Council member Tim Alstrom, who is running unopposed in Ward 3, brought up the issue of mental health as it relates to homelessness, crime and drugs. National and state cuts in funding have trickled down into the cities where there is an acute shortage of treatment options. Many beds on a state level have been lost so “people who need help have no services to help them,” Alstrom added.
Many end up in the city jail, which was built for 18 inmates but often holds 22. There are “five people in our jail who are mentally ill,” the chief said, “One was moaning constantly and had to be restrained,” another screamed for days, another was emotionally upset and the others were “calm for the day,” he said.
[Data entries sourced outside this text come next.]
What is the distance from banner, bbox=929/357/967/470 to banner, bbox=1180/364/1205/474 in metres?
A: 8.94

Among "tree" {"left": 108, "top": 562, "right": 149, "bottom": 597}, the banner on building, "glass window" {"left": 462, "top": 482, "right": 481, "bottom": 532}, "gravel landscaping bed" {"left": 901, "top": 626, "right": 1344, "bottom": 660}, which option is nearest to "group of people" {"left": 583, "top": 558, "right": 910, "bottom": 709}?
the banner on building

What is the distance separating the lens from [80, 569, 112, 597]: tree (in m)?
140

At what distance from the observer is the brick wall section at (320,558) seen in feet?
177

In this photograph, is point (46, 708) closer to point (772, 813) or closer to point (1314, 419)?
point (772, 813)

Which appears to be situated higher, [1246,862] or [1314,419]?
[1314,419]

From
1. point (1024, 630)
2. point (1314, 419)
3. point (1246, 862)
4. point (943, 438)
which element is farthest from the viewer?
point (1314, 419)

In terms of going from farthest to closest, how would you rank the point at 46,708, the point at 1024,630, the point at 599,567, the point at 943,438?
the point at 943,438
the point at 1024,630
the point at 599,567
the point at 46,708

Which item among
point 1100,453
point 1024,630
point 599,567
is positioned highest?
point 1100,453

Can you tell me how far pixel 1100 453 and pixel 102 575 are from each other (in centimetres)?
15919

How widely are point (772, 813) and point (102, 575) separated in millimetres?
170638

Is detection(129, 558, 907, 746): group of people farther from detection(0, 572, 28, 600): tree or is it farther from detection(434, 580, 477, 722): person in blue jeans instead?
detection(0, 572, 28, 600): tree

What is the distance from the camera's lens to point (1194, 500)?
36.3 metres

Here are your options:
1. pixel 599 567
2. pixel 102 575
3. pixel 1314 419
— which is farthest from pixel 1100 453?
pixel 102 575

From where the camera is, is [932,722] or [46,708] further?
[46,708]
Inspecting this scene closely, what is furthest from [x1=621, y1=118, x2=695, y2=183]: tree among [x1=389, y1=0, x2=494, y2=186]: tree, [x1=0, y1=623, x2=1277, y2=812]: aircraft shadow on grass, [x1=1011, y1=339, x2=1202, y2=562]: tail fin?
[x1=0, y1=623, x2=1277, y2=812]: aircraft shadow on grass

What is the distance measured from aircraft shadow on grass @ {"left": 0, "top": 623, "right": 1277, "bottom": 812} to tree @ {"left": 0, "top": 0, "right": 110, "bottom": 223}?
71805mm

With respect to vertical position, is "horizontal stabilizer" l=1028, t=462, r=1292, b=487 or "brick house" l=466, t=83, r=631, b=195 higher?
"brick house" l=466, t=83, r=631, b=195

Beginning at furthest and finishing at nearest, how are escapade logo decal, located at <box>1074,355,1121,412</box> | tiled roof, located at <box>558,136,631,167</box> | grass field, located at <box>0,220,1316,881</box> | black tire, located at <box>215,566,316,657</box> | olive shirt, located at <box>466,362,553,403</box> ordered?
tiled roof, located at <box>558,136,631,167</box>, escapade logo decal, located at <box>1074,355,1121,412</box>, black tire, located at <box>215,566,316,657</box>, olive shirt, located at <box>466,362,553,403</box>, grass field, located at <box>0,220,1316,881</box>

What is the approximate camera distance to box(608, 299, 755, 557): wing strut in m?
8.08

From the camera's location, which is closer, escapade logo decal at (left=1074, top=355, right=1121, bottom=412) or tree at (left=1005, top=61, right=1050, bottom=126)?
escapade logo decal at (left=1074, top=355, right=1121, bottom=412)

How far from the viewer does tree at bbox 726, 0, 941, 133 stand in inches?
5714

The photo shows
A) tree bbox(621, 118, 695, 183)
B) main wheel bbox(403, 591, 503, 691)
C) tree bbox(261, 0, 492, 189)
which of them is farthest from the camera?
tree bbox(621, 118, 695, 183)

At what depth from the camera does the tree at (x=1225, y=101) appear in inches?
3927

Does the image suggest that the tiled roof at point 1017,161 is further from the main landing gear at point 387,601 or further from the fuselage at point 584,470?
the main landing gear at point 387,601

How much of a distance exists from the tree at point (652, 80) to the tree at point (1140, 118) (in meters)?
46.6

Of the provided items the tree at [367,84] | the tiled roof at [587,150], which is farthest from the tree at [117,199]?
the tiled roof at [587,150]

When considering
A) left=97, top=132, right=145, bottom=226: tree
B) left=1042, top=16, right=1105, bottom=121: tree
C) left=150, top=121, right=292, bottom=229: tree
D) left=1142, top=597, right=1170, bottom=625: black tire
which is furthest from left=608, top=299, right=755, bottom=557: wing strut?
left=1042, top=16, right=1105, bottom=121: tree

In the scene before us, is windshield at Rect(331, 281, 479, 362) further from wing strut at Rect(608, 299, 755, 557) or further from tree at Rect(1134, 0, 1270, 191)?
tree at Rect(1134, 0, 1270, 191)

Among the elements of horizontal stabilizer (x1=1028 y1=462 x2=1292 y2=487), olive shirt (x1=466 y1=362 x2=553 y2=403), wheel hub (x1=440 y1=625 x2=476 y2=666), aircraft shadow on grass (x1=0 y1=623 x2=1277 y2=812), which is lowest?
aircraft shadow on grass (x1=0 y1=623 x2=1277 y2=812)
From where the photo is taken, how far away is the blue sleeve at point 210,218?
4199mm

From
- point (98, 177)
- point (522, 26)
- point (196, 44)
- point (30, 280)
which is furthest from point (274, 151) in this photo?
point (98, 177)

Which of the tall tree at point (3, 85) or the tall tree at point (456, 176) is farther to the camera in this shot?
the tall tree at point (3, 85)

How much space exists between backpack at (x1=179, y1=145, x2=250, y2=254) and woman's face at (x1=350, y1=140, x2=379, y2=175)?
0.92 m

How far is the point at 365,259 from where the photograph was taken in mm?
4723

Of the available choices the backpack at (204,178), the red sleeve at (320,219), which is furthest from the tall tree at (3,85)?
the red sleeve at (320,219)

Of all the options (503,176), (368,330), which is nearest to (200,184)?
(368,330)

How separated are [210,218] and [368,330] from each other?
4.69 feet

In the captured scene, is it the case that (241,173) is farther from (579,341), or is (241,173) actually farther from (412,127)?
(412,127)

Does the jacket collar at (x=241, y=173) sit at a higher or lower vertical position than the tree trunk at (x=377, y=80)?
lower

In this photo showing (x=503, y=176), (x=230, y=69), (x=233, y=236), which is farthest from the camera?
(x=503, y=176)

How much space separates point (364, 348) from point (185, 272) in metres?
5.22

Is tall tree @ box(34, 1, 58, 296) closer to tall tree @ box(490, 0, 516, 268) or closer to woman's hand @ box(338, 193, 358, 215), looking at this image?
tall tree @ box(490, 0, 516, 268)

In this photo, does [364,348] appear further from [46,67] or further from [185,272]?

“Revenue is flat and our expenses keep climbing … we need more money but taxpayers don’t have more money,” Torgerson said, gesturing toward Finance Director Kathryn Skolrood, who nodded in agreement.
Sam Benn Park area resident April Obi-Boling reiterated a request she made before the city council recently for speed control signs on streets near the park. Fellow area resident Sally McCarthy thanked Parks and Recreation Director Karl Harris for recent improvements to the park which now attracts more adults and children in the sunshine, “even in the rain.” She is also grateful for lighting the parking lot. The audience applauded.
Port Commissioner Thompson chimed in, thanking Harris for cleaning up Zelasko Park. Martinsen also congratulated Harris, who joked he would pay Martinson later.
A final gathering will be held at McDermoth School at 401 N. K St. for Wards 3, 4 and 5 on Friday night at 6:30 p.m.
A citywide summit to review concerns expressed at the ward meetings is planned for early February.